* start Text block *

Re: [PyMOL] Is there a way to "count" hydrogen bond interactions?

2017-05-19 Thread Thomas Holder
Hi Celestine,

Did you run the "get_raw_distances.py" script first? You can do that by:

run 
https://raw.githubusercontent.com/Pymol-Scripts/Pymol-script-repo/master/get_raw_distances.py

Or better: Download it to your computer and run it from there ("run" command or 
"File > Run Script..." from the menu).

After running the script, you can use the "get_raw_distances" command.

Cheers,
  Thomas

> On May 19, 2017, at 2:26 PM, Chi Celestine  
> wrote:
> 
> Hi Thomas,
> I am also interesting in getting bond distances between two pairs of 
> molecule. I tried running the commands to suggested but I get an error 
> message e.g 
> When I tried the following (see below) the fist command was well executed but 
> the second gave an error message “ SyntaxError: invalid syntax”
> 
> I got a similar error message when I tried to execute  this command D = 
> get_raw_distances("distname”)  as well 
> 
> 
> Sincerely,
> Celestine 
> 
> Example
> fetch 2xwu, async=0
> 
> 
> 
> # interface polar contacts
> distance iface_hbonds, chain A, chain B, mode=2
> 
> 
> 
> # dump (model,index) information
> get_raw_distances iface_hbonds
> 
>  
> -
> Celestine Chi, PhD
> ETH Zürich 
> Laboratory for Physical Chemistry
> Vladimir-Prelog-Weg 2 HCI F 222
> CH-8093 Zürich
> Email: chi.celest...@phys.chem.ethz.ch
> tele: 004144 63 37510
> 
>> On May 19, 2017, at 1:16 PM, Thomas Holder  
>> wrote:
>> 
>> Hi Ahmad,
>> 
>> Unfortunately there is no proper API for this. But I can think of two 
>> approaches. Note that the results can differ because the two method do 
>> slightly different h-bond detection!
>> 
>> 1) Use "cmd.find_pairs" with mode=1 on "donors" and "acceptors" selection. 
>> Example:
>> 
>> sele1 = "chain A & (donors | acceptors)"

* end Text block *
* start Records provided *

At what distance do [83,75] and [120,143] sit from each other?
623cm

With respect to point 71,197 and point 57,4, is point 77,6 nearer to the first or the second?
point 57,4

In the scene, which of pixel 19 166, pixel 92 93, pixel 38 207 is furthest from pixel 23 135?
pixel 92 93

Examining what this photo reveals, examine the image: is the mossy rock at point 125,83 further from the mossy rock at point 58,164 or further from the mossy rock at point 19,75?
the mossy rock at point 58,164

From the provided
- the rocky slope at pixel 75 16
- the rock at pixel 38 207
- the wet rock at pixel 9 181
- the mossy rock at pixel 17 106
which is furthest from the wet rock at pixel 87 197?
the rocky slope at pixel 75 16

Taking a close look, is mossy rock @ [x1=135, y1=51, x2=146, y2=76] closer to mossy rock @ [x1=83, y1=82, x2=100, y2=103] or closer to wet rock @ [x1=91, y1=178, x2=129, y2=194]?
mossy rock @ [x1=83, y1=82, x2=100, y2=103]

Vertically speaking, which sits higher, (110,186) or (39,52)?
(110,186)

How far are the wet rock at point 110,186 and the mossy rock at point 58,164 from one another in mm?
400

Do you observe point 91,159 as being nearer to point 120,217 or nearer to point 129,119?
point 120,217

* end Records provided *

• Short exercise
From the PyMOL mailing list thread, list every command line in the block headed "Example", leaving out the lines that start with "#". The records come from a different source than the text.

• Response to the task
- fetch 2xwu, async=0
- distance iface_hbonds, chain A, chain B, mode=2
- get_raw_distances iface_hbonds